◆ DOCUMENT EXTRACT:
★ ★ ★ ★ ★
WITH ILLUSTRATIONS
I had the luck to meet a Sergeant-Major, who was the Sergeant-Major of one’s dreams. He had just had sure information that the kilts for his battalion were coming in a few days, so, after three months’ hard work, life smiled upon him. From kilts one naturally went on to the pipes. The battalion had its pipes—a very good set. How did it get them? Well, there was, of course, the Duke. They began with him. And there was a Scots lord concerned with the regiment. And there was a leddy of a certain clan connected with the battalion. Hence the pipes. Could anything be simpler or more logical? And when the kilts came the men would be different creatures. Were they good men, I asked. ‘Yes. Verra good. Wha’s to mislead ‘em?’ said he.
‘Old soldiers,’ I suggested, meanly enough. ‘Rejoined privates of long ago.’
‘Ay, there might have been a few such in the beginning, but they’d be more useful in the Special Reserve Battalions. Our boys are good boys, but, ye’ll understand, they’ve to be handled—just handled a little.’ Then a subaltern came in, loaded with regimental forms, and visibly leaning on the Sergeant-Major, who explained, clarified, and referred them on the proper quarters.
‘Does the work come back to you?’ I asked, for he had been long in pleasant civil employ.
‘Ay. It does that. It just does that.’ And he addressed the fluttering papers, lists, and notes, with the certainty of an old golfer on a well-known green.
Squads were at bayonet practice in the square. (They like bayonet practice, especially after looking at pictures in the illustrated dailies.) A new draft was being introduced to its rifles. The rest were getting ready for evening parade. They were all in khaki, so one could see how they had come on in the last ten weeks. It was a result the meekest might have been proud of, but the New Army does not cultivate useless emotions. Their officers and their instructors worked over them patiently and coldly and repeatedly, with their souls in the job: and with their soul, mind, and body in the same job the men took—soaked up—the instruction. And that seems to be the note of the New Army.
★ ★ ★ ★ ★
◆ SOURCE MATERIAL:
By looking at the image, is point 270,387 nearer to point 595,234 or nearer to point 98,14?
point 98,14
★ ★ ★ ★ ★
◆ WORK ORDER:
Transcribe the passage about the Sergeant-Major and his battalion word for word, from "Squads were at" up to and including "the New Army.".

◆ REPLY:
Squads were at bayonet practice in the square. (They like bayonet practice, especially after looking at pictures in the illustrated dailies.) A new draft was being introduced to its rifles. The rest were getting ready for evening parade. They were all in khaki, so one could see how they had come on in the last ten weeks. It was a result the meekest might have been proud of, but the New Army does not cultivate useless emotions. Their officers and their instructors worked over them patiently and coldly and repeatedly, with their souls in the job: and with their soul, mind, and body in the same job the men took—soaked up—the instruction. And that seems to be the note of the New Army.